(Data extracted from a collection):
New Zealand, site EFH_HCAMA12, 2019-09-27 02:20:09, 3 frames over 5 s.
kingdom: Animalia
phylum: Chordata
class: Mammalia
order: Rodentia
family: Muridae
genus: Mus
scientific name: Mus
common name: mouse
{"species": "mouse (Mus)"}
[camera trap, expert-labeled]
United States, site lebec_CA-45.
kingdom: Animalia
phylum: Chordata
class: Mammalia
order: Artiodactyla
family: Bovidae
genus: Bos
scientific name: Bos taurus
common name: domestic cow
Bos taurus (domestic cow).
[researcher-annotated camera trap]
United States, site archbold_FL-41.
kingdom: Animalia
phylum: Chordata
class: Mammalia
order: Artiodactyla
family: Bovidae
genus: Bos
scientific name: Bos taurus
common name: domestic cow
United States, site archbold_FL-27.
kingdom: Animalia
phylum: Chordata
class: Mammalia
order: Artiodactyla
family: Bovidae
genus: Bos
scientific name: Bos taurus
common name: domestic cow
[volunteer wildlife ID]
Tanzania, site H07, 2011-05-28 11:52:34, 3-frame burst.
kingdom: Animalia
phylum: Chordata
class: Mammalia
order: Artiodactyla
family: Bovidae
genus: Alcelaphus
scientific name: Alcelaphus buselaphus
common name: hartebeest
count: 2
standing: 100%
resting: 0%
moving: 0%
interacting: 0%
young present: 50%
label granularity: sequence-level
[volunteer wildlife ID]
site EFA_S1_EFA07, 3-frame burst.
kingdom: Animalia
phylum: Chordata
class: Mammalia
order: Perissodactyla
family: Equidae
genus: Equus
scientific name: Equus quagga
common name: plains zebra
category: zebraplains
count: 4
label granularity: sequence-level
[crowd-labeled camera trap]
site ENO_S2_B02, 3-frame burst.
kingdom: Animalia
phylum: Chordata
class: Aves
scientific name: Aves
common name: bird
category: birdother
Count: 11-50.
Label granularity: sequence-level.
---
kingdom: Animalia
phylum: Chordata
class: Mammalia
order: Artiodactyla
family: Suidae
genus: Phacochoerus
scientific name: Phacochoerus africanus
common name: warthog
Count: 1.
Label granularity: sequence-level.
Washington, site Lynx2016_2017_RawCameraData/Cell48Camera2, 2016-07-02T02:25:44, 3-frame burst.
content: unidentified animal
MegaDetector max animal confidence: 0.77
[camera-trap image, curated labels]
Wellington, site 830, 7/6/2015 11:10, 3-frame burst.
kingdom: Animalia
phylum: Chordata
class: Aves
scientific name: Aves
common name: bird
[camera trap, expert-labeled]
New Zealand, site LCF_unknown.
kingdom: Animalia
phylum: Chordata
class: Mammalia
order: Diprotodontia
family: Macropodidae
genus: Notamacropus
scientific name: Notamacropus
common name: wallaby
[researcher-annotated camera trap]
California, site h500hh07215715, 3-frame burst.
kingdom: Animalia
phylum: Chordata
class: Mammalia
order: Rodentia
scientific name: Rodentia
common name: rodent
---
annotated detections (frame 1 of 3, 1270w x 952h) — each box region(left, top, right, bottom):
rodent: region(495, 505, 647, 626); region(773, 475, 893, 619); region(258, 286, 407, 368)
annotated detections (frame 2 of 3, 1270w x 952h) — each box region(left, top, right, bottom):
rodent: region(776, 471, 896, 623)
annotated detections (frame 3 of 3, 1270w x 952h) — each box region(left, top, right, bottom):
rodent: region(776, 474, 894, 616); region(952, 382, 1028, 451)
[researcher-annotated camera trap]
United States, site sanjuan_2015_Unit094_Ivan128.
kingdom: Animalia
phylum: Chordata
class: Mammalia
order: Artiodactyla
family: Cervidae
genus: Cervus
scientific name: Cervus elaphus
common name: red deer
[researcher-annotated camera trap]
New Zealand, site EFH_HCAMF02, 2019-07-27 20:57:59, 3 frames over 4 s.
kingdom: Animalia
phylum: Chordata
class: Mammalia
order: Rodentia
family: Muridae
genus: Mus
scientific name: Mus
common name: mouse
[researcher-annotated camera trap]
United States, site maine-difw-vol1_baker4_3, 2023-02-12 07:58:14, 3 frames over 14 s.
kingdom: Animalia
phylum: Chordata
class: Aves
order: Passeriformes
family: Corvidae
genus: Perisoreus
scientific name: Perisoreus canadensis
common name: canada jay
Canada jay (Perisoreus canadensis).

(Problem details):
Each line above must be reproduced exactly as it stands.

(Written answer):
New Zealand, site EFH_HCAMA12, 2019-09-27 02:20:09, 3 frames over 5 s.
kingdom: Animalia
phylum: Chordata
class: Mammalia
order: Rodentia
family: Muridae
genus: Mus
scientific name: Mus
common name: mouse
{"species": "mouse (Mus)"}
[camera trap, expert-labeled]
United States, site lebec_CA-45.
kingdom: Animalia
phylum: Chordata
class: Mammalia
order: Artiodactyla
family: Bovidae
genus: Bos
scientific name: Bos taurus
common name: domestic cow
Bos taurus (domestic cow).
[researcher-annotated camera trap]
United States, site archbold_FL-41.
kingdom: Animalia
phylum: Chordata
class: Mammalia
order: Artiodactyla
family: Bovidae
genus: Bos
scientific name: Bos taurus
common name: domestic cow
United States, site archbold_FL-27.
kingdom: Animalia
phylum: Chordata
class: Mammalia
order: Artiodactyla
family: Bovidae
genus: Bos
scientific name: Bos taurus
common name: domestic cow
[volunteer wildlife ID]
Tanzania, site H07, 2011-05-28 11:52:34, 3-frame burst.
kingdom: Animalia
phylum: Chordata
class: Mammalia
order: Artiodactyla
family: Bovidae
genus: Alcelaphus
scientific name: Alcelaphus buselaphus
common name: hartebeest
count: 2
standing: 100%
resting: 0%
moving: 0%
interacting: 0%
young present: 50%
label granularity: sequence-level
[volunteer wildlife ID]
site EFA_S1_EFA07, 3-frame burst.
kingdom: Animalia
phylum: Chordata
class: Mammalia
order: Perissodactyla
family: Equidae
genus: Equus
scientific name: Equus quagga
common name: plains zebra
category: zebraplains
count: 4
label granularity: sequence-level
[crowd-labeled camera trap]
site ENO_S2_B02, 3-frame burst.
kingdom: Animalia
phylum: Chordata
class: Aves
scientific name: Aves
common name: bird
category: birdother
Count: 11-50.
Label granularity: sequence-level.
---
kingdom: Animalia
phylum: Chordata
class: Mammalia
order: Artiodactyla
family: Suidae
genus: Phacochoerus
scientific name: Phacochoerus africanus
common name: warthog
Count: 1.
Label granularity: sequence-level.
Washington, site Lynx2016_2017_RawCameraData/Cell48Camera2, 2016-07-02T02:25:44, 3-frame burst.
content: unidentified animal
MegaDetector max animal confidence: 0.77
[camera-trap image, curated labels]
Wellington, site 830, 7/6/2015 11:10, 3-frame burst.
kingdom: Animalia
phylum: Chordata
class: Aves
scientific name: Aves
common name: bird
[camera trap, expert-labeled]
New Zealand, site LCF_unknown.
kingdom: Animalia
phylum: Chordata
class: Mammalia
order: Diprotodontia
family: Macropodidae
genus: Notamacropus
scientific name: Notamacropus
common name: wallaby
[researcher-annotated camera trap]
California, site h500hh07215715, 3-frame burst.
kingdom: Animalia
phylum: Chordata
class: Mammalia
order: Rodentia
scientific name: Rodentia
common name: rodent
---
annotated detections (frame 1 of 3, 1270w x 952h) — each box region(left, top, right, bottom):
rodent: region(495, 505, 647, 626); region(773, 475, 893, 619); region(258, 286, 407, 368)
annotated detections (frame 2 of 3, 1270w x 952h) — each box region(left, top, right, bottom):
rodent: region(776, 471, 896, 623)
annotated detections (frame 3 of 3, 1270w x 952h) — each box region(left, top, right, bottom):
rodent: region(776, 474, 894, 616); region(952, 382, 1028, 451)
[researcher-annotated camera trap]
United States, site sanjuan_2015_Unit094_Ivan128.
kingdom: Animalia
phylum: Chordata
class: Mammalia
order: Artiodactyla
family: Cervidae
genus: Cervus
scientific name: Cervus elaphus
common name: red deer
[researcher-annotated camera trap]
New Zealand, site EFH_HCAMF02, 2019-07-27 20:57:59, 3 frames over 4 s.
kingdom: Animalia
phylum: Chordata
class: Mammalia
order: Rodentia
family: Muridae
genus: Mus
scientific name: Mus
common name: mouse
[researcher-annotated camera trap]
United States, site maine-difw-vol1_baker4_3, 2023-02-12 07:58:14, 3 frames over 14 s.
kingdom: Animalia
phylum: Chordata
class: Aves
order: Passeriformes
family: Corvidae
genus: Perisoreus
scientific name: Perisoreus canadensis
common name: canada jay
Canada jay (Perisoreus canadensis).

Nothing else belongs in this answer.